One dark brow winged upwards mischievously. “No promises on my stamina tonight though, I feel like you’re packing extra fire under the hood right now…”
“Josh!” I hissed out a strangled warning through gritted teeth, cheeks flaming hotter.
How he could effortlessly tread the line between teasing humor and well-meaning support, no matter the circumstances, I’d never fully comprehend.
Yet as infuriating as his flirtatious antics could be, in that moment the steadying familiarity of my irreverent coach’s presence felt like a tonic – dousing enough of the frantic, destructive thought spirals to at least allow me to breathe freely again.
I shot him a grudging, halfhearted scowl before blowing out a resigned breath.
“Fine, yes, let’s grab a quiet spot to talk,” I muttered in acquiescence. “Your townhouse, okay? Heaven knows if I invite you to my penthouse, it’ll be Lilly’s circus all over again within five minutes.”
Josh smirked crookedly before gesturing for me to precede him up the street with an exaggerated sweep of his arm.

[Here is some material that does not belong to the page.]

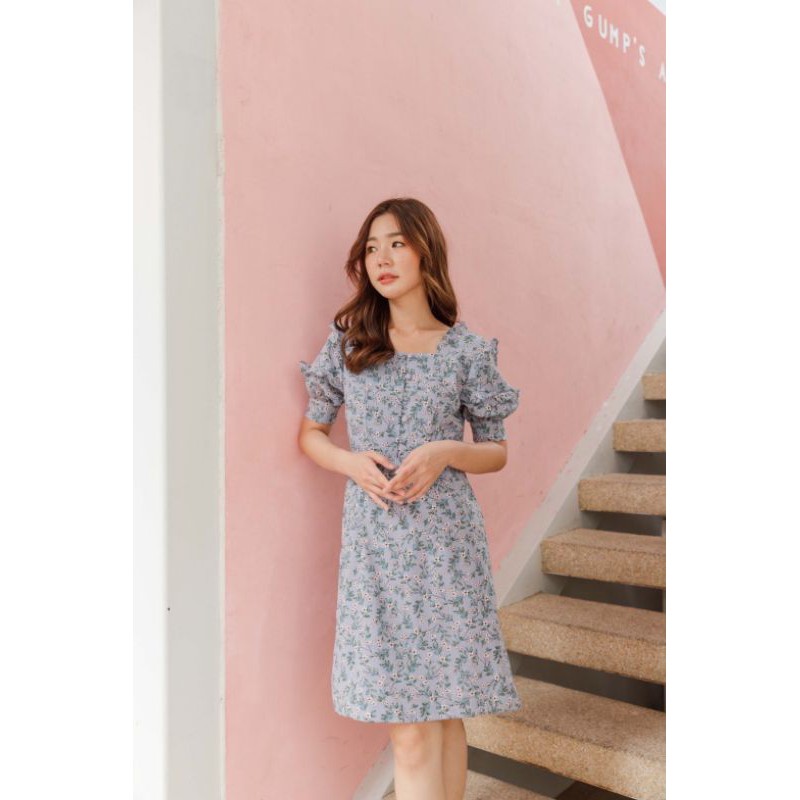 nous-us เดรส Mildy dress size S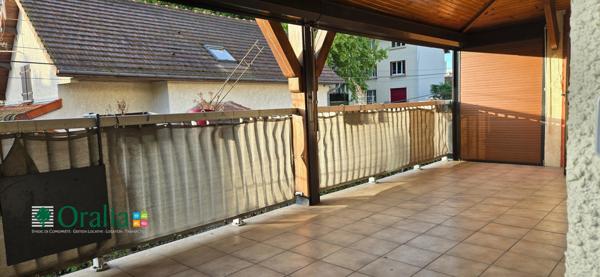 Appartement · Location Antony (92160) 4 pièces · 69m²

“Ladies first. And for the record, you’re passing up on an excellent anger management strategy in declining my boxing ring solution…”

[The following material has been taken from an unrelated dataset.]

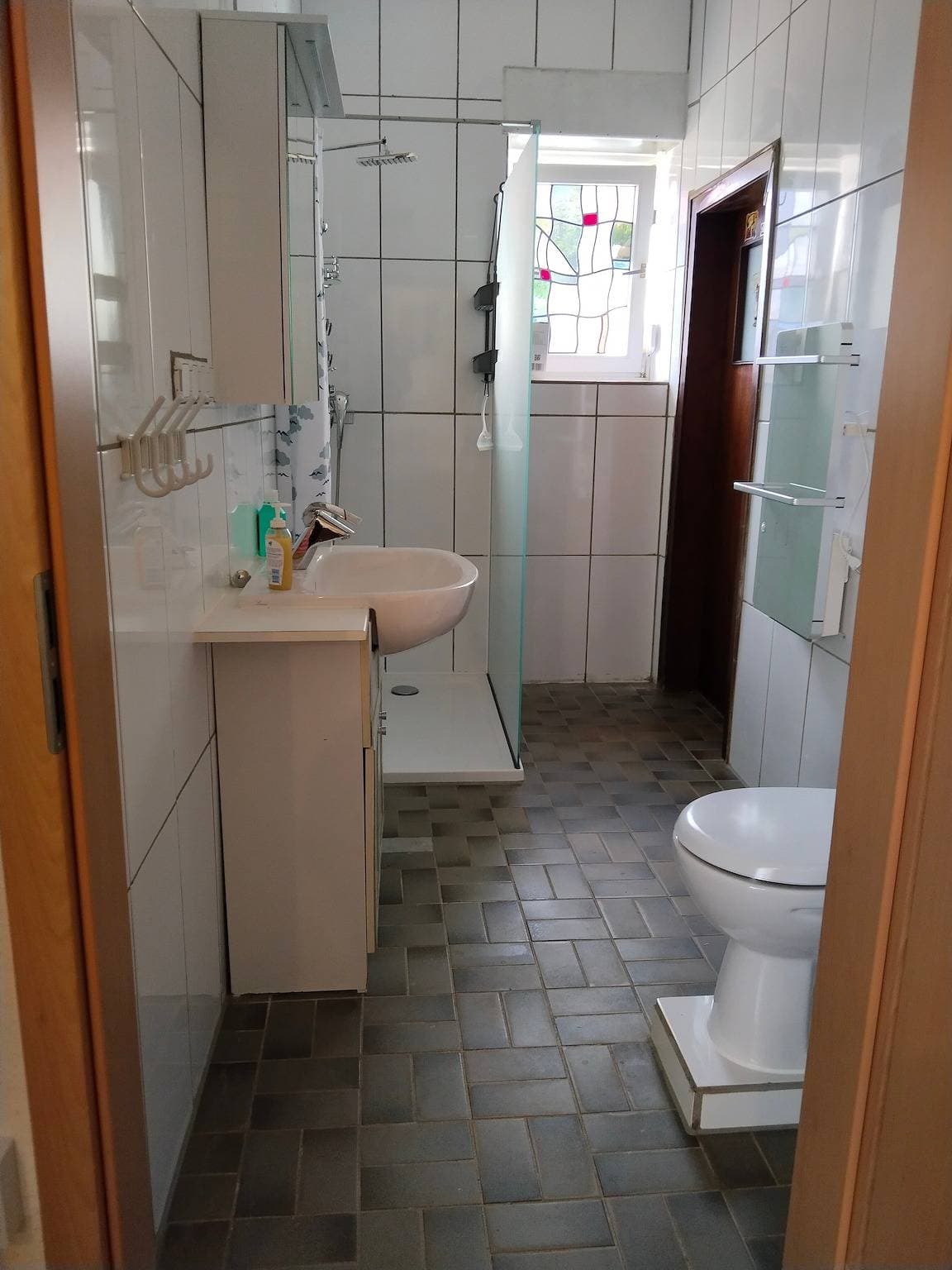 Foto 9 von 10: Ferienwohnung 'Schönes  5 Pers' mit privater Terrasse und WLAN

“Oh, just hush up and lead the way already,” I retorted without any real venom, rolling my eyes skyward.
As I fell into stride alongside Josh, I could feel my shoulders imperceptibly loosening – the tensions not fully evaporating yet, but at least compartmentalizing into more manageable degrees.
Perhaps venting out some of the inner turmoil to my caustic confidante would provide the clarity I so desperately needed.

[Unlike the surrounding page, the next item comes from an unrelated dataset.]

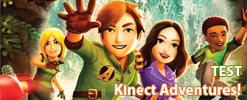 Test : Test – Kinect Adventures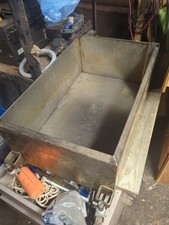 GILES Filter Pan Assembly From 729 Fryer 3883...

Either way, I determined with a resigned inner sigh, there was little sense in wrestling further with my tempestuous feelings in public.
The last shred of pride refused to risk another potential spectacle.
For now, the only reprieve lay in leaning on Josh’s steadying presence. Goddess knew the cyclonic forces threatening to uproot my neatly ordered world wouldn’t be so easily quelled for long.
The nagging sense that Chris had become the catalyst for a seismic emotional shift within me only continued gaining traction with every step we took – no matter how hard I attempted shoving the unnerving suspicion aside.